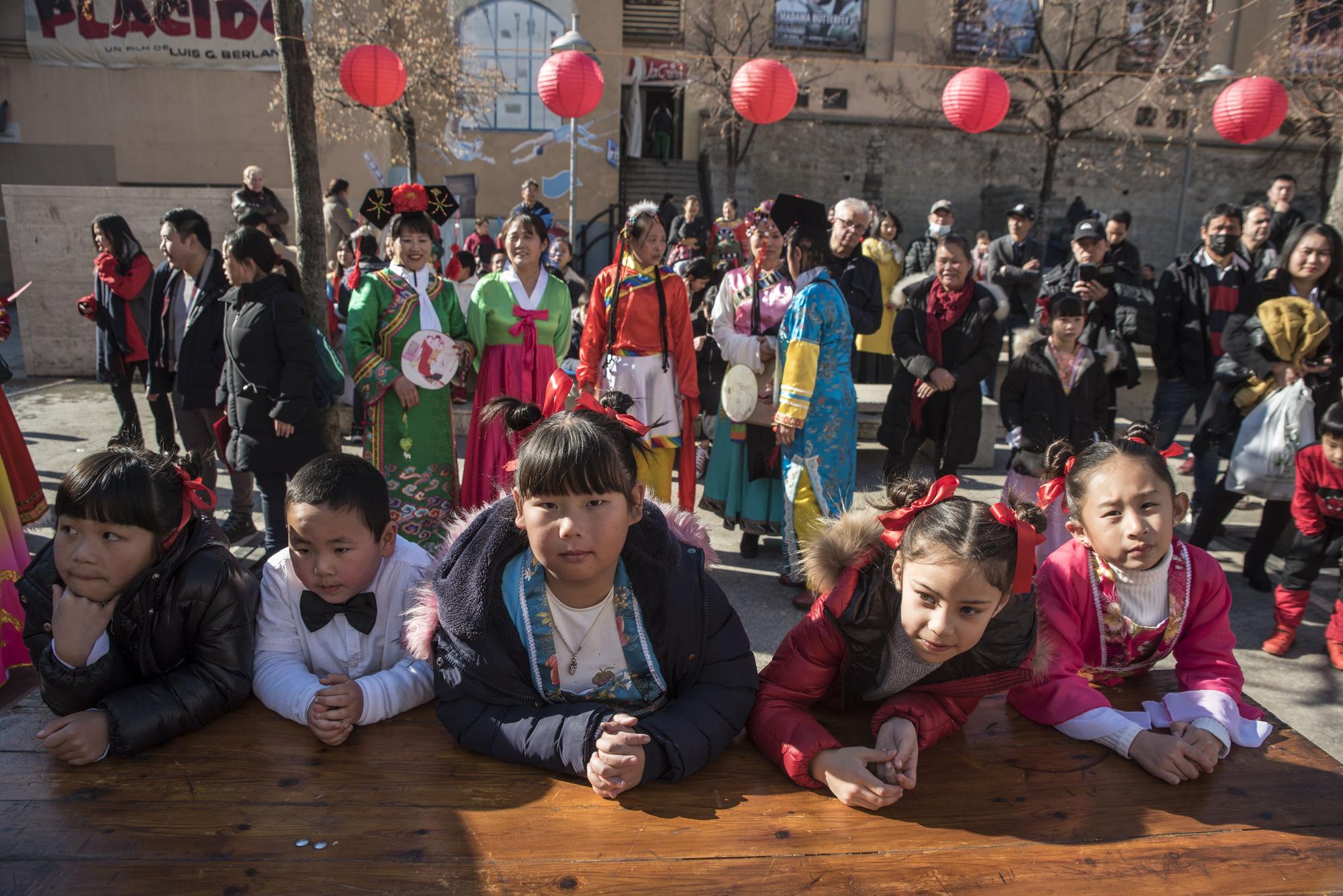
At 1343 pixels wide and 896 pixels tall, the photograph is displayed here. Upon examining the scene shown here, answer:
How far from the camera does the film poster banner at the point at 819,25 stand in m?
18.8

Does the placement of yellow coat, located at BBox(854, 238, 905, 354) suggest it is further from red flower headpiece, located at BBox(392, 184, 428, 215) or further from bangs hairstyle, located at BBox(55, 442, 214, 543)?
bangs hairstyle, located at BBox(55, 442, 214, 543)

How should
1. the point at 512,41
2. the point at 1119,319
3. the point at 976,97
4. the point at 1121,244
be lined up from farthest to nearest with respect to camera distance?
the point at 512,41, the point at 976,97, the point at 1121,244, the point at 1119,319

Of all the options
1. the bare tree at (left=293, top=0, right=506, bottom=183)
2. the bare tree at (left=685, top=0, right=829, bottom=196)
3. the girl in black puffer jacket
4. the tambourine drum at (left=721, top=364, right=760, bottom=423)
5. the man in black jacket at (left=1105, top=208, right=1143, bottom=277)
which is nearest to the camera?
the girl in black puffer jacket

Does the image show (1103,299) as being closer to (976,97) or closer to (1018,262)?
(1018,262)

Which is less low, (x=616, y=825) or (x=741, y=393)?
(x=741, y=393)

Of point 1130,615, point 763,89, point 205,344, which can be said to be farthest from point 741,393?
point 763,89

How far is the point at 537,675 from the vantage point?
1.85 m

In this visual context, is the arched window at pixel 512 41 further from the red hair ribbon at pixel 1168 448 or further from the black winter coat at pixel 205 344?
the red hair ribbon at pixel 1168 448

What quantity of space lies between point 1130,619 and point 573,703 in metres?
1.35

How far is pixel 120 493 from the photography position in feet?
5.97

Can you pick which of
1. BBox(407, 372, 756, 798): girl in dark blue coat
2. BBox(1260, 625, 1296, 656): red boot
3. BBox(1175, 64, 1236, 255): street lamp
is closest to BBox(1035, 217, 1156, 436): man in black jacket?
BBox(1260, 625, 1296, 656): red boot

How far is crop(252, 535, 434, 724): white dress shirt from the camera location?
1.92m

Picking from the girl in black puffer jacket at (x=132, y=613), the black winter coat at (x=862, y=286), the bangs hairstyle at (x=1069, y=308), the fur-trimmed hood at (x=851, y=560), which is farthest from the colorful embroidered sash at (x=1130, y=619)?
the black winter coat at (x=862, y=286)

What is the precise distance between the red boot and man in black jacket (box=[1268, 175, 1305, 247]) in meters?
4.38
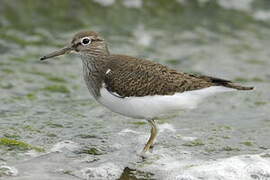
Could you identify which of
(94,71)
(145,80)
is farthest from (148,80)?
(94,71)

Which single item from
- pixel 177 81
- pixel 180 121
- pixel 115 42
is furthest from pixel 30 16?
pixel 177 81

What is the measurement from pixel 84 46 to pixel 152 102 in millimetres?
1675

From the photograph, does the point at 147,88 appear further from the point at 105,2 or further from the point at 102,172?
the point at 105,2

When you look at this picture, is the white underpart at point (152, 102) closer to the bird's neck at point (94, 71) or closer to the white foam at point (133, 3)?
the bird's neck at point (94, 71)

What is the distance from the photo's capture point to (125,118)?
11031 millimetres

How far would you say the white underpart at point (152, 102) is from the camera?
9016 mm

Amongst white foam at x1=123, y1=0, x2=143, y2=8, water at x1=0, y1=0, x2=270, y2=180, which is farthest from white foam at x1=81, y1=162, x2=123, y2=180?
white foam at x1=123, y1=0, x2=143, y2=8

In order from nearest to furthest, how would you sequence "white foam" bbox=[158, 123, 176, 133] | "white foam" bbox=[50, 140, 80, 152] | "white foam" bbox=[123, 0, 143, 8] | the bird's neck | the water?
1. the water
2. "white foam" bbox=[50, 140, 80, 152]
3. the bird's neck
4. "white foam" bbox=[158, 123, 176, 133]
5. "white foam" bbox=[123, 0, 143, 8]

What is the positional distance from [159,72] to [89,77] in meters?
1.16

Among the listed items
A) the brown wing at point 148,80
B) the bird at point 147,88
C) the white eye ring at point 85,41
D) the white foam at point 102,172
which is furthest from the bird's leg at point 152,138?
the white eye ring at point 85,41

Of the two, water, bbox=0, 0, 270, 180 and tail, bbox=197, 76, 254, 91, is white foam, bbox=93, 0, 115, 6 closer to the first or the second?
water, bbox=0, 0, 270, 180

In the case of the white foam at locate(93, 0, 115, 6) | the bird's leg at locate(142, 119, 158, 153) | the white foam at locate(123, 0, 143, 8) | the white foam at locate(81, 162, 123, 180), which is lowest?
the white foam at locate(81, 162, 123, 180)

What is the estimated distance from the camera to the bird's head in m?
9.88

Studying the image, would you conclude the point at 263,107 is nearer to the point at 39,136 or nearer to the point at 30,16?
the point at 39,136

+ + + +

Locate every line in the data above that contains the string "left" and copy each one, treating uppercase and lowercase letters as different.

## RESPONSE TO THE EXERCISE
1. the bare tree at (left=293, top=0, right=506, bottom=183)
2. the bare tree at (left=685, top=0, right=829, bottom=196)
4. the tambourine drum at (left=721, top=364, right=760, bottom=423)
5. the man in black jacket at (left=1105, top=208, right=1143, bottom=277)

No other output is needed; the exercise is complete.